Wednesday, April 6, 2011
In my previous post, I mentioned that renewable energy law often raises property and land use issues. For a recent example of legislative action in this area, see Oklahoma H.B. 1821, which, if enacted, would provide: "Any rights derived from a wind or solar energy agreement shall be subordinate in all respects to [oil and gas] exploration rights except to the extent consent is otherwise given . . . ." The bill also would require a wind or solar developer to obtain prior written consent from "the owner of [oil and gas] exploration rights" in order for the developer to "diminish, abrogate, or interfere with" exploration rights, and the owners of oil and gas exploration rights would be allowed to grant or withhold consent "for any reason or no reason." Jeff Wilson, the Oklahoma Independent Petroleum Association (OIPA) Vice President of Governmental Affairs, notes that "the wind turbines and transmission lines popping up across western Oklahoma can make it tough to bring in oil and gas rigs," and he supports the bill. A separate pending bill, S.B. 124, would also block wind developers from using eminent domain authority to acquire land. The wind industry is understandably concerned about these developments, arguing that H.B. 1821 would halt most wind development in the state.

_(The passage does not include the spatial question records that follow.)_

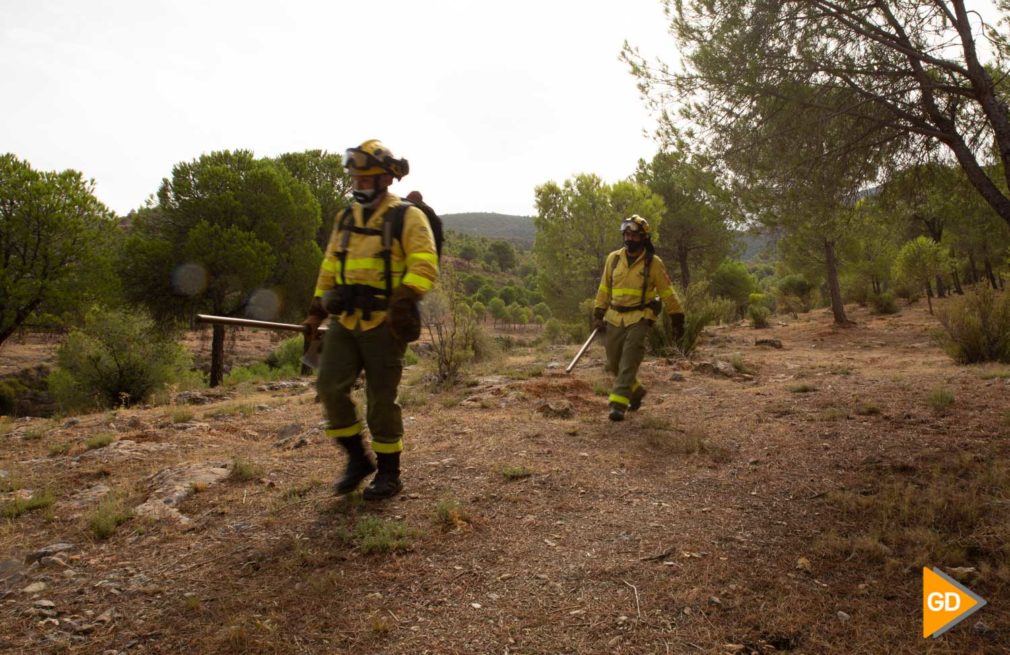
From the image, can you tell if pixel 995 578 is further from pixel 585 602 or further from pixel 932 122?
pixel 932 122

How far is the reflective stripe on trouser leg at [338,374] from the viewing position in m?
3.18

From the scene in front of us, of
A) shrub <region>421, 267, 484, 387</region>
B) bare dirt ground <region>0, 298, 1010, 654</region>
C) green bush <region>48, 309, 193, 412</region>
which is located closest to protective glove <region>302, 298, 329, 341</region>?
bare dirt ground <region>0, 298, 1010, 654</region>

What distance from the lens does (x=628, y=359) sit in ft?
17.4

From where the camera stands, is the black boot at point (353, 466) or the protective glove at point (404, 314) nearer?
the protective glove at point (404, 314)

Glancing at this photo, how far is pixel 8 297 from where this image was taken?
43.2 feet

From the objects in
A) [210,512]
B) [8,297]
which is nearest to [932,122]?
[210,512]

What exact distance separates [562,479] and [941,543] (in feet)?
6.41

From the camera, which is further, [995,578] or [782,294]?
[782,294]

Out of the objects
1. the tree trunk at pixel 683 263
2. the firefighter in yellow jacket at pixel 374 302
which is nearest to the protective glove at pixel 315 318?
the firefighter in yellow jacket at pixel 374 302

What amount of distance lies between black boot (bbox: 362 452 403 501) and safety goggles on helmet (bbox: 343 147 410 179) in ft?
5.70

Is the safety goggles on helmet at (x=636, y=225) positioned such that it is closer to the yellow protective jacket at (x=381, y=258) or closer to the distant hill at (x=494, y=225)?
the yellow protective jacket at (x=381, y=258)

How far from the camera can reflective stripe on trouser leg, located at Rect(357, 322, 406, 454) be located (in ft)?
10.3

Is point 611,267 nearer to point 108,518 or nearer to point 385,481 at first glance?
point 385,481

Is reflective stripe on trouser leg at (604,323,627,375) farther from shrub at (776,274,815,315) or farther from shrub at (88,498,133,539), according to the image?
shrub at (776,274,815,315)
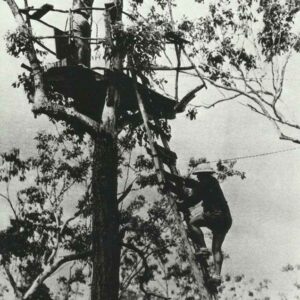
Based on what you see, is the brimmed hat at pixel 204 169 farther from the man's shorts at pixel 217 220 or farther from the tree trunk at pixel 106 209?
the tree trunk at pixel 106 209

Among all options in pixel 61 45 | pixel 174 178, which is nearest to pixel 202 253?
pixel 174 178

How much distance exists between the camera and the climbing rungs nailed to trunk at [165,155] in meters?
6.42

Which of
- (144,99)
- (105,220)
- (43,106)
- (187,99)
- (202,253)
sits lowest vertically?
(202,253)

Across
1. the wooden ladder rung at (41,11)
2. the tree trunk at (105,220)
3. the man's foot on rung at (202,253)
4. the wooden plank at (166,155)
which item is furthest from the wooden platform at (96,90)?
the man's foot on rung at (202,253)

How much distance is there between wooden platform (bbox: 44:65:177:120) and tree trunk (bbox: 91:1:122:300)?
34 centimetres

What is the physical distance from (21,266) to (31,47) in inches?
560

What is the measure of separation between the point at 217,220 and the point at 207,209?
213 mm

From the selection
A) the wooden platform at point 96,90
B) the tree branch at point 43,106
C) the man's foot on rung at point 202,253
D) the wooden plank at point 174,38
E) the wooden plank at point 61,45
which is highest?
the wooden plank at point 174,38

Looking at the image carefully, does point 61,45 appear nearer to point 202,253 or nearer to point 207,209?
point 207,209

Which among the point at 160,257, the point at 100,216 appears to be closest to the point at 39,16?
the point at 100,216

Professor Ernest Smith and Becky Diffen have a useful discussion of broader legal principles likely to emerge in mineral-wind surface disputes in their "Winds of Change" article in the Texas Journal of Oil, Gas, and Energy Law. As Smith and Diffen point out, developers can avoid many of the conflicts anticipated by Oklahoma's bill through private contracting. Oil or gas and wind developers can enter into an accommodation agreement, for example, wherein they agree to share roads for rigs and construction equipment and select specific locations for well and tower placement. Regardless of the remedy chosen, mineral-wind disputes will likely expand in importance as renewables continue to grow, and these raise interesting questions for the classroom. Will first-in-time principles continue to govern? Who must "accommodate" whom under traditional common law doctrines? If a wind and mineral lease are acquired simultaneously, should one right have priority over another, or should the parties be required to negotiate from equal positions? Many of the answers to these questions will likely depend on states' energy priorities. In states with strong natural gas economies, like Oklahoma, gas development may maintain the upper hand despite the abundant winds that blow through the western portion of the state. As the OIPA President has argued, "In Oklahoma law, the mineral estate is the dominant estate." If supporters of H.B. 1821 succeed, the law likely will reflect this position.